(Stored records)
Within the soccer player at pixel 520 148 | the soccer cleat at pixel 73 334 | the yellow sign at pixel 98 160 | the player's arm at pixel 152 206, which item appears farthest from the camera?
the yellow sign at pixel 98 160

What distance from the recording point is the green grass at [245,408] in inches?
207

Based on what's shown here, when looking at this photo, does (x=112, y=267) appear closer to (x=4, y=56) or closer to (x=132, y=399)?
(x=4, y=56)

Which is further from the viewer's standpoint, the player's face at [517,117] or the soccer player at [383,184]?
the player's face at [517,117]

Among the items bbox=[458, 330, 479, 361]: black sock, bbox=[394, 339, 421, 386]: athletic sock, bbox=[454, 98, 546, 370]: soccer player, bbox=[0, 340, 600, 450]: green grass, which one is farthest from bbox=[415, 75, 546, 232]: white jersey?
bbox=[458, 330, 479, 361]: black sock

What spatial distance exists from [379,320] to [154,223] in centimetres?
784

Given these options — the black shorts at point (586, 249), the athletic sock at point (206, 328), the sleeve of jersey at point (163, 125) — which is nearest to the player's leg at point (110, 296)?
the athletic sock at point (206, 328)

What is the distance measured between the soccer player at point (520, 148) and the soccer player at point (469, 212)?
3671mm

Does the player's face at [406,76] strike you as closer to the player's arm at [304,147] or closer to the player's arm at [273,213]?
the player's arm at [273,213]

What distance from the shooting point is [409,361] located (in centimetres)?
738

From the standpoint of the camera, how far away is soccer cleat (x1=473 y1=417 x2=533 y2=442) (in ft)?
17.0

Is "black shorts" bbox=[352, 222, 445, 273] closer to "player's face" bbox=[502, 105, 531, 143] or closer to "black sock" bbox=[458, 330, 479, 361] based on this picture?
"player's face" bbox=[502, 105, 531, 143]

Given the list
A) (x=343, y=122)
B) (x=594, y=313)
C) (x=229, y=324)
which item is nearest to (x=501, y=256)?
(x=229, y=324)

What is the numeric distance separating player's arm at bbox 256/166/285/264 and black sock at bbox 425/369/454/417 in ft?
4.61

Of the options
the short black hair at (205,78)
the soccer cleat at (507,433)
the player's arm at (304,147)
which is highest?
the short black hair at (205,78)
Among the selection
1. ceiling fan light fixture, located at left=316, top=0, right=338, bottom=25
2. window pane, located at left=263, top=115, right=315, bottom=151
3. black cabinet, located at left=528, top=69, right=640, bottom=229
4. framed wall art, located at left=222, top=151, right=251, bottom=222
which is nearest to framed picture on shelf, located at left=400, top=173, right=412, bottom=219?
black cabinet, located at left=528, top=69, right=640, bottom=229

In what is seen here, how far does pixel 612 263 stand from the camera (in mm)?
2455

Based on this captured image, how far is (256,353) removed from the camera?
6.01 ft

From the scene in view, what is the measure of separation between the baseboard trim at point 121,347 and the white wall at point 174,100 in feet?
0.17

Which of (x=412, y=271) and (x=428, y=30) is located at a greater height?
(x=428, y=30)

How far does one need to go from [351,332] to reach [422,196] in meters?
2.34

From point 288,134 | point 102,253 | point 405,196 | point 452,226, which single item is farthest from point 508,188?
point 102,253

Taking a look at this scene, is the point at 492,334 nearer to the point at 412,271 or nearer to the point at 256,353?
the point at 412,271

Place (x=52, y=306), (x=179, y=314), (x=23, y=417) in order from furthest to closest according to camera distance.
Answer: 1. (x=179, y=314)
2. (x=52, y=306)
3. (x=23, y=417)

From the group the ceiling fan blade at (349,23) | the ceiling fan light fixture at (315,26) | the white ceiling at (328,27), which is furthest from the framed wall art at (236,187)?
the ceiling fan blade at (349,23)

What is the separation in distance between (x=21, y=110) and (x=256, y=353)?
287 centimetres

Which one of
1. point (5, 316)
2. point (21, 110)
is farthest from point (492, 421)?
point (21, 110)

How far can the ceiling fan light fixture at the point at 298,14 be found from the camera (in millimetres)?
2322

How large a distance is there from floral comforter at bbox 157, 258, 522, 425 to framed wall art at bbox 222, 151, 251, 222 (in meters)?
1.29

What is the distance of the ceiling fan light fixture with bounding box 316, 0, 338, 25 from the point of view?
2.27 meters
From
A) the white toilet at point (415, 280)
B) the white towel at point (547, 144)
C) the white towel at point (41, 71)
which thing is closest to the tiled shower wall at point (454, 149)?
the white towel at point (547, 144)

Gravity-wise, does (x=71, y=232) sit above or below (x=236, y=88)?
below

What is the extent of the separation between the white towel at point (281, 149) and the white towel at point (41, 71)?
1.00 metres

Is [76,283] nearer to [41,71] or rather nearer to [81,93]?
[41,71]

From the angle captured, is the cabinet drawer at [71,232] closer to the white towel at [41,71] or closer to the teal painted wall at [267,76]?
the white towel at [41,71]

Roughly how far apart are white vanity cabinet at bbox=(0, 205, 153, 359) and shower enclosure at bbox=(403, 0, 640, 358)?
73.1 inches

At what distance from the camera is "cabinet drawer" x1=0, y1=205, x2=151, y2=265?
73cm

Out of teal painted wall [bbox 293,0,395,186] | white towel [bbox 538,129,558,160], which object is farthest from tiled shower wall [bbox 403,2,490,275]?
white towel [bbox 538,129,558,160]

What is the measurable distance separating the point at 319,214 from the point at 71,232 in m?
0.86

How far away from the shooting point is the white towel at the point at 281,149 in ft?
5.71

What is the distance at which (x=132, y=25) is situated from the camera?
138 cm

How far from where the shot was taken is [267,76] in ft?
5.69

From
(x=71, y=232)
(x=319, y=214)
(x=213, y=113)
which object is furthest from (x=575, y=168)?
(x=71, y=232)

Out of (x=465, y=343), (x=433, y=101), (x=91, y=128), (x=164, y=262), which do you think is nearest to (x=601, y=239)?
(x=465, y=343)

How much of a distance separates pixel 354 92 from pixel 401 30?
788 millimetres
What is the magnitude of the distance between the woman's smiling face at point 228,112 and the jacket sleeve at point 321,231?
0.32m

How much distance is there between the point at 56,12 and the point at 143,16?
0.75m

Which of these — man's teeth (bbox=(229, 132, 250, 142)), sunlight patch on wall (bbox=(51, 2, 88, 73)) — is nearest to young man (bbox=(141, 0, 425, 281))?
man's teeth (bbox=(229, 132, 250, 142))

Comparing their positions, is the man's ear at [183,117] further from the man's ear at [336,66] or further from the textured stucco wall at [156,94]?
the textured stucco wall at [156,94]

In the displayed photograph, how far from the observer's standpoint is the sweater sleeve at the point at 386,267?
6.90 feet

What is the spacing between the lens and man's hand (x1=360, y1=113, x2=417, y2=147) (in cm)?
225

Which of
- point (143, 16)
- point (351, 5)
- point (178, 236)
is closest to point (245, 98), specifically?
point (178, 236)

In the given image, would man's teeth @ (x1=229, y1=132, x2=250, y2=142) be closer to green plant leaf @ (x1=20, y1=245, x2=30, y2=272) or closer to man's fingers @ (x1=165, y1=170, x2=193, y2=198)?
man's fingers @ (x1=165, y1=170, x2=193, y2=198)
---
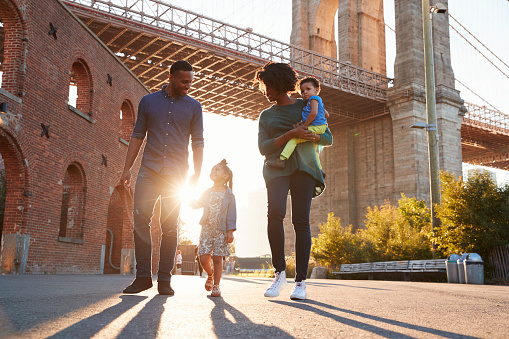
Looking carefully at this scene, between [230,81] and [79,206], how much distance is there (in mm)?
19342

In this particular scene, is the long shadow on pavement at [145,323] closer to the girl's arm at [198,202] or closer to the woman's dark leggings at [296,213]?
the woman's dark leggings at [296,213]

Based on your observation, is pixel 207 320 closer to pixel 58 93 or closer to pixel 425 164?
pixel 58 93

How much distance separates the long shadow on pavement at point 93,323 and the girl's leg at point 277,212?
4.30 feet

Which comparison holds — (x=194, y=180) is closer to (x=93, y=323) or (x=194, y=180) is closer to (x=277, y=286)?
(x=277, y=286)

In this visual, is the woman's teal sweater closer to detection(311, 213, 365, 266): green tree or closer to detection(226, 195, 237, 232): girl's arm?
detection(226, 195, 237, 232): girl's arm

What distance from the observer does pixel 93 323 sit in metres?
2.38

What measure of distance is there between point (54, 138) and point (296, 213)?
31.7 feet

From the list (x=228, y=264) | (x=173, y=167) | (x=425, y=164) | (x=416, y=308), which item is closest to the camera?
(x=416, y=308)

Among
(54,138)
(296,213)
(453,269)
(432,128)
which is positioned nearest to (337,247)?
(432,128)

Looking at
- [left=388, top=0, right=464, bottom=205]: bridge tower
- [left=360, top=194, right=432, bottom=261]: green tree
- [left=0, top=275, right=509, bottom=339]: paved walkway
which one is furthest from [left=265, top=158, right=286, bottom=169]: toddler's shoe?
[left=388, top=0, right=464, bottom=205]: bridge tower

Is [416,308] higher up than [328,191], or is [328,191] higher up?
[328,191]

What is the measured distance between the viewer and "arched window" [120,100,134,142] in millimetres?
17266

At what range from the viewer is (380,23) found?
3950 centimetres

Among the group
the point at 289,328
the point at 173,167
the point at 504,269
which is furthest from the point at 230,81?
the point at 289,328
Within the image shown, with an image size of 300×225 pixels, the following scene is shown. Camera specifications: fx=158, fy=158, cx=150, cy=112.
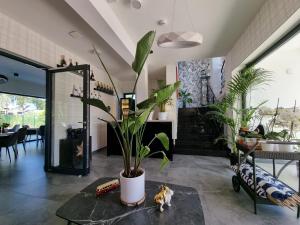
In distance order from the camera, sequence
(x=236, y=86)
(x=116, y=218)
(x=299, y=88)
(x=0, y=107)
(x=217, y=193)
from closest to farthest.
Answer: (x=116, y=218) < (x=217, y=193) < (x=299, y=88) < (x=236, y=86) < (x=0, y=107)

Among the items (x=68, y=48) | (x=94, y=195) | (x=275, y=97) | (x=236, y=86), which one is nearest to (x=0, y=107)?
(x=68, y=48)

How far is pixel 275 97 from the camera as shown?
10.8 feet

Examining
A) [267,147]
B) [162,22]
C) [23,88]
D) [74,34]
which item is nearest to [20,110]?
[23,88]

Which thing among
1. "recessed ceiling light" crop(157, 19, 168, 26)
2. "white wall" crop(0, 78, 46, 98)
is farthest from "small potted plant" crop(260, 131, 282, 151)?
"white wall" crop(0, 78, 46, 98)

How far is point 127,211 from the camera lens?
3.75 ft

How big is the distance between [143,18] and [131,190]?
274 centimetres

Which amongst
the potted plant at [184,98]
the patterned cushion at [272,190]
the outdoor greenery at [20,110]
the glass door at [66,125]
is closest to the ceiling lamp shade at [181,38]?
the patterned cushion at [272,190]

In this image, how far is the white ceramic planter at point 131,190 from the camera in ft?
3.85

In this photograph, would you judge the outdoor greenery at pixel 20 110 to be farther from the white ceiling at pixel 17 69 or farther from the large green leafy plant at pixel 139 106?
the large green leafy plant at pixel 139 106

*WHAT THE TASK ASKS*
Identify each line in the items above that contains the string "Within" and copy every such line in full. Matching is case-sensitive.

*TASK RESPONSE*
Within the soccer player at pixel 520 148 | the soccer cleat at pixel 73 334 | the yellow sign at pixel 98 160 | the player's arm at pixel 152 206, which item appears farthest from the camera?
Within the image shown, with an image size of 300×225 pixels, the following scene is shown. Camera specifications: fx=158, fy=158, cx=150, cy=112.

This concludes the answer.